Li Li era un hombre fuerte y crudo de treinta o cuarenta años, pero Xiao Sun nunca imaginó que bajo su apariencia seria también había un lado dulce.
Cui An y Lu Qichen finalmente llegaron al subterráneo del garaje. Se vieron a sí mismos atados con fuerza, y cuando Cui An lo vio, las lágrimas comenzaron a brotar de sus ojos.
"Xiuxiu, Cui An, ¿están bien? ¡Mamá está aquí, mamá está...!" Las palabras de Cui An parecían haber rasgado su corazón.
Li Li había liberado el cuello de Cui An, pero su garganta still estaba roja y sus respiros eran inestables. A pesar de todo, Cui An intentó consolar a su madre: "Mamá, no te preocupes, yo... y mi hermana, ¿no estamos bien?"
"Mi niño valiente." Cui An se apresuró para abrazarlo.
Lu Qichen ya se había agachado junto a Xiuxiu y la estaba liberando poco a poco. "Xiuxiu, ¿estás bien?"
Xiuxiu sacudió la cabeza, pero cuando le quitaron el vendaje de la boca, comenzó a llorar. Abrazó el cuello de Lu Qichen: "Papá, papá, estoy asustado..."
"¡No tengas miedo! ¡Ya te estoy rescatando, todo está bien!" Lu Qichen consoló a Xiuxiu mientras la levantaba y caminaban hacia Cui An. Ahora, la familia se reunió.
"¡Llévenlo!" Todo estaba decidido, solo quedaba juzgar al asesino Qiu Heyang.
"¡Sí!"
Xiao Sun finalmente liberó a Qiu Heyang bajo su control y lo entregó a sus colegas. "Oficial, déjenme pagarlo todo, no me arresten, cuánto quieran, les daré tanto dinero, por favor, ¡perdonen esta vez!" Qiu Heyang gritaba desesperadamente hacia los policías.

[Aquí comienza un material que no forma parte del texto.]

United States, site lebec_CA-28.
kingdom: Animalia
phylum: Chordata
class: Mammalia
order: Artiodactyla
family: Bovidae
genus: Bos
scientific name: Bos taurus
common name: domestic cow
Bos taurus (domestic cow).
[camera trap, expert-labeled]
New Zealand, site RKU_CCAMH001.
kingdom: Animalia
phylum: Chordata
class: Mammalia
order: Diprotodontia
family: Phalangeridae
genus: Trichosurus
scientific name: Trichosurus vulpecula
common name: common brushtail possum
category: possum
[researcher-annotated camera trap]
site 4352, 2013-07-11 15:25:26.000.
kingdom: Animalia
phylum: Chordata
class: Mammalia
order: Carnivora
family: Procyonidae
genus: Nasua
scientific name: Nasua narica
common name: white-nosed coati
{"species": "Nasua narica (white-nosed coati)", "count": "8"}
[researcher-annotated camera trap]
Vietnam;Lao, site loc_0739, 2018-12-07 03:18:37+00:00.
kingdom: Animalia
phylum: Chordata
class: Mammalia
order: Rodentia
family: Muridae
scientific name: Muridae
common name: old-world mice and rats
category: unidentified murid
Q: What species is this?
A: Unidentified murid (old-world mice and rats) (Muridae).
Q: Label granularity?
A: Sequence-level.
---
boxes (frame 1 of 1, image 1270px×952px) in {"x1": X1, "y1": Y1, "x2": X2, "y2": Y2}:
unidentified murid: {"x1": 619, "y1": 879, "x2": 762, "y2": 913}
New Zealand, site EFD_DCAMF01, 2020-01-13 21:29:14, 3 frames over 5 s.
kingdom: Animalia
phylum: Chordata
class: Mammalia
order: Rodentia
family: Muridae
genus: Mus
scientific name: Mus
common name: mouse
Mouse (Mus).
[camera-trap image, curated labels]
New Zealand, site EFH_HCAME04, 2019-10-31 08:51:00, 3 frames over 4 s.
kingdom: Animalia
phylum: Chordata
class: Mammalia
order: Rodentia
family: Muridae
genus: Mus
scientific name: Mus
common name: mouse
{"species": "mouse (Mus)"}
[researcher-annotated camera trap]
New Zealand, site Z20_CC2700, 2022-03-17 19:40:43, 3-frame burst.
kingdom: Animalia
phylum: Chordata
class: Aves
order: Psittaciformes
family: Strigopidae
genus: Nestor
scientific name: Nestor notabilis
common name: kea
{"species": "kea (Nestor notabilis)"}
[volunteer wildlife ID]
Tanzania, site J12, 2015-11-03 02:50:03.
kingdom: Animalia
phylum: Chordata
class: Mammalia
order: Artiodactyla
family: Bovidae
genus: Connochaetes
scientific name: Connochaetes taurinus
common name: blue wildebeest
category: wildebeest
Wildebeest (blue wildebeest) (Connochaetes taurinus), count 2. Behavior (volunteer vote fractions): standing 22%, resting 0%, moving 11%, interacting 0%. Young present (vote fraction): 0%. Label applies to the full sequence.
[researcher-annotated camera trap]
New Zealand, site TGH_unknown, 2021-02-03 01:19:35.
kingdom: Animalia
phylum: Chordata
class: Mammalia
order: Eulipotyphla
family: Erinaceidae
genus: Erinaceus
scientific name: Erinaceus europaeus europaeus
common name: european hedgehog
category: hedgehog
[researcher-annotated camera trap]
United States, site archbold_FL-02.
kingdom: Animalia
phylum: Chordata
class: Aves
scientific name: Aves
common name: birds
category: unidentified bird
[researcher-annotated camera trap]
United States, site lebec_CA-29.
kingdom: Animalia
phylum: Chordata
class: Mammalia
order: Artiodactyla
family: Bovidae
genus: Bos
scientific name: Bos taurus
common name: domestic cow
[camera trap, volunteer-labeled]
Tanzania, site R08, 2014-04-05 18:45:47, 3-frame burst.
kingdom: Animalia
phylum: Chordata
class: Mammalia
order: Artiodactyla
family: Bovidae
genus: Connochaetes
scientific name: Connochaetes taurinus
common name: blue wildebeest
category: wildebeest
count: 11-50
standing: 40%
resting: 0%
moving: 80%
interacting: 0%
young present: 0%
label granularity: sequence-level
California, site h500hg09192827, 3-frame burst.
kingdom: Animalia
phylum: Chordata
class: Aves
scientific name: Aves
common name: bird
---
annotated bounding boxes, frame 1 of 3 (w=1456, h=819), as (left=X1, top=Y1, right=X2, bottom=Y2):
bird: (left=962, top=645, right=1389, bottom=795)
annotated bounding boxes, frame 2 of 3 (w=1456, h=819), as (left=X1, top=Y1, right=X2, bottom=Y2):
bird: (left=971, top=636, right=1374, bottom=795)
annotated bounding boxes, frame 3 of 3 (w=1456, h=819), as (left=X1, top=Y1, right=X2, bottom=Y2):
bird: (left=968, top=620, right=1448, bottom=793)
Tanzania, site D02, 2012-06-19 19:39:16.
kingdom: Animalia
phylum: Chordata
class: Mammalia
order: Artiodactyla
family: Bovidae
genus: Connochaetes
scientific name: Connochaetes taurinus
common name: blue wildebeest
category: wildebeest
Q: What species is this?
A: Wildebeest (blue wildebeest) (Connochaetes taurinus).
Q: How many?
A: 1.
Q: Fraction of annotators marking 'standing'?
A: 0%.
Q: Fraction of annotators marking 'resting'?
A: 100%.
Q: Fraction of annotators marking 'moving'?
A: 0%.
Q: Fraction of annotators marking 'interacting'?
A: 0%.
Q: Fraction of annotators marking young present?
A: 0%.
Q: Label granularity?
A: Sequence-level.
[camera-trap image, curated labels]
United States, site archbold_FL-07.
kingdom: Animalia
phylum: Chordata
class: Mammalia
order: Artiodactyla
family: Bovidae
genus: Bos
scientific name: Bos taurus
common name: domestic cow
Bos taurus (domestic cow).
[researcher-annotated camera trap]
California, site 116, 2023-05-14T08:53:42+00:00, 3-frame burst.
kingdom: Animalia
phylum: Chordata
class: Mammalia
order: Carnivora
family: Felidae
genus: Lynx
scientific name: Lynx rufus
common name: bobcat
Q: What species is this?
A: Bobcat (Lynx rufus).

Su apariencia era muy humillante, lejos de la arrogancia con que había secuestrado a los niños antes.
"¡Dinero! ¿Te atreves a mencionar dinero? ¡Piensas que este dinero es tuyo y que puedes ganar cinco o diez millones fácilmente! ¡Eres un burlón hacia la ley!" Xiao Sun lo reprendió.
"¡Llévenlo!"
"¡Esperen!" Lu Qichen, quien hasta ahora había estado consolando a su esposa e hija, se puso de pie. "Qiu Heyang, ¿fuiste tú quien tomó esta decisión por tu propia cuenta o alguien te dio instrucciones?"
"¿Acaso esperas que confiese después de que me hayas agarrado?" Qiu Heyang, al ver que su suplica había fallado, se volvió frío.
En ese momento, no le interesaba la pregunta del Sr. Lu.
"Presidente Lu, dejemos que esto se investigue en la oficina. Ahora es más importante asegurar a los niños. ¿No lo piensas así?" El capitán notando que Qiu Heyang no iba a confesar nada, intentó calmarlo.
Sabía muy bien sobre Lu Qichen. Este asunto tenía demasiados misterios y Qiu Heyang ni siquiera había tomado esto como algo grave al principio.